Une intéressante décision de la cour d’appel de Mons qui concerne la problématique de l’assurance souscrite par un occupant sans titre d’un immeuble.

Les Faits

L’affaire concerne Mme Sonia B., occupant un immeuble à Quaregnon sans autorisation formelle. Malgré un jugement antérieur ordonnant la confiscation du bien, elle a continué son occupation et a souscrit une assurance habitation en 2014, sans informer l’assureur de sa situation précaire.  Suite à un incendie en 2016, elle a demandé une indemnisation à son assurance.

Le litige s’est concentré sur la validité de sa demande au regard de son omission de déclarer son occupation sans droit.

Le jugement

  1. Intérêt d’Assurance : La loi belge exige de l’assuré un intérêt économique à la conservation du bien assuré. Dans ce cas, bien que l’occupation sans droit puisse généralement indiquer un moindre intérêt à la conservation du bien, la Cour a reconnu que le bien conservait une valeur patrimoniale et économique significative, établissant ainsi un intérêt d’assurance pour Mme B. Cela soulève un débat intéressant sur la manière dont l’occupation sans droit influence la perception de l’intérêt d’assurance.

En l’espèce et nonobstant le fait que Mme B. occupait l’immeuble litigieux sans titre ni droit, il n’en reste pas moins que ledit immeuble conservait, à la date du sinistre, une valeur patrimoniale et économique certaine de même que son contenu dont il n’est pas contesté qu’il était la propriété de Mme BECKER, en sorte que l’intérêt d’assurance reste présent (Cass. 17.11.2017, J.L.M.B. 2018, liv. 42, 1989).

  • Omission intentionnelle : Les articles 58 et 59 de la loi sur les assurances stipulent que l’assuré doit déclarer toutes les circonstances connues affectant l’évaluation du risque.

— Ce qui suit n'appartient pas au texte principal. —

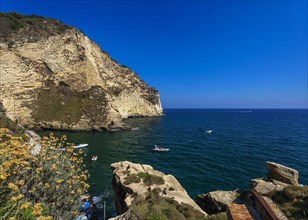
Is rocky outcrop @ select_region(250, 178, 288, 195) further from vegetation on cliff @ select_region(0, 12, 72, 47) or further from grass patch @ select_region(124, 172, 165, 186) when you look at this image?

La Cour a statué que Mme B. avait intentionnellement omis de révéler son statut d’occupante sans titre, influençant ainsi de manière incorrecte l’appréciation du risque par l’assureur.

Un immeuble occupé sans titre ni droit est en effet plus sujet qu’un autre de faire l’objet d’un sinistre ne fut-ce qu’en raison du caractère précaire de l’occupation dont il fait l’objet, susceptible de cesser du jour au lendemain et sur laquelle aucun contrôle n’est de facto possible.

À l’inverse de locataires ou des occupants à titre gratuit, les personnes occupant un immeuble sans titre ni droit ont par ailleurs moins d’intérêt à la conservation de celui-ci, ce qui est de nature à augmenter les risques de sinistres.

  • Aggravation du Risque : La non-divulgation par Mme B. de sa situation d’occupation sans titre, ainsi que de la procédure d’expulsion en cours, a été interprétée comme une aggravation non déclarée du risque. Selon l’article 81, toute aggravation significative du risque doit être communiquée à l’assureur. La Cour a estimé que cette non-communication constituait une faute grave de la part de Mme B., justifiant ainsi le refus de l’assureur de couvrir le sinistre.

On peut s’étonner, dans ces décisions, du cumul de l’application de l’omission intentionnelle et de l’aggravation du risque. À notre estime, il ne peut être cumulativement reproché à un preneur d’assurance de ne pas avoir, dès l’origine, omis intentionnellement de déclarer correctement le risque et de ne pas avoir, ensuite, déclaré une aggravation du risque.

La lecture de la décision permet de constater qu’à la souscription du contrat en 2014, Madame Sonia B. occupait l’immeuble sans titre ni droit. C’est donc bien une omission intentionnelle à la souscription du contrat qui pouvait être relevée et non une aggravation du risque en cours de contrat.